Editor’s Note: This article may be emotionally challenging to read as it concerns a recent Boston/Cambridge shuttle crash. While this article’s primary focus is the response of the community, reader discretion is advised.
The Brandeis community experienced a shocking tragedy when the Joseph’s Transportation Boston/Cambridge shuttle carrying 27 students crashed on a routine route down South Street on Saturday, Nov. 15. Passengers were injured to varying degrees during the accident and undergraduate student Vanessa Mark tragically passed away.
Following the accident, Brandeis hosted campus events and made academic changes aimed at helping members of the community connect, seek counseling and promote healthy healing. Brandeis President Ron Liebowitz communicated plans to use university transportation reports and the ongoing investigation of the crash to prompt updates to existing transportation options. A memorial service for Mark will occur in the near future where members of the community will have the opportunity to gather to mourn her loss and celebrate her impact.

Data supplied =>
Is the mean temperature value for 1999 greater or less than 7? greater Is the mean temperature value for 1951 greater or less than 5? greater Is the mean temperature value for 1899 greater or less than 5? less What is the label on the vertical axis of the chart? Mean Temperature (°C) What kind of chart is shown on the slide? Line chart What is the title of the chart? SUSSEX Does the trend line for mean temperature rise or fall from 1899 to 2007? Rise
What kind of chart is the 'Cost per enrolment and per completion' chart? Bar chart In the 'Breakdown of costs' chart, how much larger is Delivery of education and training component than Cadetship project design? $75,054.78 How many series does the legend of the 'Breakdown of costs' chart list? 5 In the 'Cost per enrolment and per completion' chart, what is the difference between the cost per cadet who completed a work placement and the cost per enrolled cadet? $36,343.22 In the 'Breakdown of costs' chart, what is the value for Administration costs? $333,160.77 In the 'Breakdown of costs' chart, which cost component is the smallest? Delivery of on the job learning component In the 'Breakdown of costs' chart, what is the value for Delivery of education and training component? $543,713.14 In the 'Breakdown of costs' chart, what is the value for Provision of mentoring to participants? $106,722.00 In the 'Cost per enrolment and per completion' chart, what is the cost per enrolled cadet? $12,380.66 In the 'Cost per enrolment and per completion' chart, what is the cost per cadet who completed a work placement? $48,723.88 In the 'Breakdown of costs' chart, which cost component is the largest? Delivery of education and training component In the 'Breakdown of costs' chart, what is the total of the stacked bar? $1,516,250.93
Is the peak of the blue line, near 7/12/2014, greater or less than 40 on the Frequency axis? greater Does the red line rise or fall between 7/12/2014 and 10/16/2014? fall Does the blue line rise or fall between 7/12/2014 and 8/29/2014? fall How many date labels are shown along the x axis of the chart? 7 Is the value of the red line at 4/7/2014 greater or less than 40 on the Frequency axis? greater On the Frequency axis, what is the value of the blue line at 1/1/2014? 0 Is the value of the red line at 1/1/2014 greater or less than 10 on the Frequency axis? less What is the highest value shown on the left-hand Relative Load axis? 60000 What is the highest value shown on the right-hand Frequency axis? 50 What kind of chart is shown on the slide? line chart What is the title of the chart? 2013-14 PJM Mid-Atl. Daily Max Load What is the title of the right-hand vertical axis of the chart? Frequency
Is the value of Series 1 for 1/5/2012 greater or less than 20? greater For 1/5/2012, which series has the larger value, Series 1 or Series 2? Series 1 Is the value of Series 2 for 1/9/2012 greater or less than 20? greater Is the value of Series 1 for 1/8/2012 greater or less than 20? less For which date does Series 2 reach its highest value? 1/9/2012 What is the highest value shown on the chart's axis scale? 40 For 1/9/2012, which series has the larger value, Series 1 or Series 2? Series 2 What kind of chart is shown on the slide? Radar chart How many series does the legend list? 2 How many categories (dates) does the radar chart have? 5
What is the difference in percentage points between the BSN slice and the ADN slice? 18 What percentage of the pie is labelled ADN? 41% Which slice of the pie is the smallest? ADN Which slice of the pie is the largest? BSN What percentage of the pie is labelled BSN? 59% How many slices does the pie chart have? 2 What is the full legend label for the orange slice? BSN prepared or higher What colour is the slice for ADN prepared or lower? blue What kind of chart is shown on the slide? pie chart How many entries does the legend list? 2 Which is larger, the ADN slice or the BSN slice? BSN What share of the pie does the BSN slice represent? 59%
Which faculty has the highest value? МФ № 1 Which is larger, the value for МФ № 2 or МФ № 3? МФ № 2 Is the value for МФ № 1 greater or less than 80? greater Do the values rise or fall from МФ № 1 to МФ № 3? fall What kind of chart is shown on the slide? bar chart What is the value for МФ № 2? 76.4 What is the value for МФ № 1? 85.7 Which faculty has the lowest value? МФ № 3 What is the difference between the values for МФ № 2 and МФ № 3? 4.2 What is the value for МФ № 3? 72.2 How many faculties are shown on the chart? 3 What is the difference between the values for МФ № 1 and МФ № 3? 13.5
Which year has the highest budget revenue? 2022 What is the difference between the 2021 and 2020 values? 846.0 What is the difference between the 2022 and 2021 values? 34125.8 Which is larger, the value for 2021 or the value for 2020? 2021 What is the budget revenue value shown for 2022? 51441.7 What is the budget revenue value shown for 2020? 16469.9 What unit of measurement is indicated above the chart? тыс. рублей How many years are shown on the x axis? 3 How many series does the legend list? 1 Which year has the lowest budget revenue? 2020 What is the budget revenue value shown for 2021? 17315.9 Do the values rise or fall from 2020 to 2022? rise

To do =>
**1)** Decide whether each statement agrees with the shuttle crash article. Answer yes or no for each and quote the deciding words of the article.
(a) The shuttle was carrying 27 students when it crashed.
(b) The crash took place on a Sunday.
(c) The memorial service for Mark has already been held.
**2)** Quote the shuttle crash article between "The Brandeis community" and "celebrate her impact.", inclusive.

Answers by item =>
**1)**
(a) Yes: "carrying 27 students"
(b) No: "on Saturday, Nov. 15"
(c) No: "A memorial service for Mark will occur in the near future"

**2)**
The Brandeis community experienced a shocking tragedy when the Joseph’s Transportation Boston/Cambridge shuttle carrying 27 students crashed on a routine route down South Street on Saturday, Nov. 15. Passengers were injured to varying degrees during the accident and undergraduate student Vanessa Mark tragically passed away.
Following the accident, Brandeis hosted campus events and made academic changes aimed at helping members of the community connect, seek counseling and promote healthy healing. Brandeis President Ron Liebowitz communicated plans to use university transportation reports and the ongoing investigation of the crash to prompt updates to existing transportation options. A memorial service for Mark will occur in the near future where members of the community will have the opportunity to gather to mourn her loss and celebrate her impact.